**Exercise instructions**
Each entry below should be reproduced character for character.
# # # # # # #
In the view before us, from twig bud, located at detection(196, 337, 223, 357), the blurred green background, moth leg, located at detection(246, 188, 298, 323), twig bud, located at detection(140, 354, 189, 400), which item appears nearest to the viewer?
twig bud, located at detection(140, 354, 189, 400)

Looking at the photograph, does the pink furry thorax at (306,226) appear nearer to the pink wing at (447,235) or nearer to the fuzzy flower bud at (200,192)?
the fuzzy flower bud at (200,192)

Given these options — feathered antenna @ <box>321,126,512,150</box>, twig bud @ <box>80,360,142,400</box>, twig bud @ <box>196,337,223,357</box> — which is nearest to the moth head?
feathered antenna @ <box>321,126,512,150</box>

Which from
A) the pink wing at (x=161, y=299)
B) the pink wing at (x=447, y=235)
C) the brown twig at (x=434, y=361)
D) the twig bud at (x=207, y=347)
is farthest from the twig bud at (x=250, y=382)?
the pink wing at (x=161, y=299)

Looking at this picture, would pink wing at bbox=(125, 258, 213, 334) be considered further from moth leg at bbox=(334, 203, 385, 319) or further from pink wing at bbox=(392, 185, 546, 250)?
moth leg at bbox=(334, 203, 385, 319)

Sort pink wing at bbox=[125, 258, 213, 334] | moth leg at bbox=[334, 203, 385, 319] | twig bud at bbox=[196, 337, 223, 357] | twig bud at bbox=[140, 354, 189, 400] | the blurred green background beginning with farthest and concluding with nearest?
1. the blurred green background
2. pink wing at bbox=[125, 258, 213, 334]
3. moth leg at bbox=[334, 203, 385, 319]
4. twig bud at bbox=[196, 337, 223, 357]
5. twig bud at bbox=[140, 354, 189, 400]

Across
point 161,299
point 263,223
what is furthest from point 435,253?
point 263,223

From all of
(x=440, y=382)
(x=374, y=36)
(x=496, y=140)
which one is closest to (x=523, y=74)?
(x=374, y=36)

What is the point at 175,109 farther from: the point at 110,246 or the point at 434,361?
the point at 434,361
# # # # # # #
**The completed task**
In the view before us, from twig bud, located at detection(196, 337, 223, 357), the blurred green background, moth leg, located at detection(246, 188, 298, 323), twig bud, located at detection(140, 354, 189, 400), which item appears nearest to the viewer?
twig bud, located at detection(140, 354, 189, 400)

Looking at the photograph, does the pink furry thorax at (306,226) appear nearer to the pink wing at (447,235) or nearer to the fuzzy flower bud at (200,192)?
the fuzzy flower bud at (200,192)

Given these options — feathered antenna @ <box>321,126,512,150</box>, twig bud @ <box>80,360,142,400</box>, twig bud @ <box>196,337,223,357</box> — which is nearest to the moth head?
feathered antenna @ <box>321,126,512,150</box>

Which from
A) the pink wing at (x=161, y=299)
B) the pink wing at (x=447, y=235)
C) the brown twig at (x=434, y=361)
D) the twig bud at (x=207, y=347)
is farthest from the twig bud at (x=250, y=382)?
the pink wing at (x=161, y=299)

Looking at this picture, would pink wing at bbox=(125, 258, 213, 334) be considered further from moth leg at bbox=(334, 203, 385, 319) or further from pink wing at bbox=(392, 185, 546, 250)?
moth leg at bbox=(334, 203, 385, 319)

Sort pink wing at bbox=[125, 258, 213, 334] | moth leg at bbox=[334, 203, 385, 319] | twig bud at bbox=[196, 337, 223, 357] | twig bud at bbox=[140, 354, 189, 400] | the blurred green background beginning with farthest and concluding with nearest?
1. the blurred green background
2. pink wing at bbox=[125, 258, 213, 334]
3. moth leg at bbox=[334, 203, 385, 319]
4. twig bud at bbox=[196, 337, 223, 357]
5. twig bud at bbox=[140, 354, 189, 400]

Across
point 161,299
point 263,223
what is furthest from point 435,253?
point 263,223

From all of
(x=440, y=382)
(x=374, y=36)
(x=496, y=140)
which one is closest to (x=523, y=74)?
(x=374, y=36)

What is the point at 175,109 farther from: the point at 110,246 or the point at 434,361?
the point at 434,361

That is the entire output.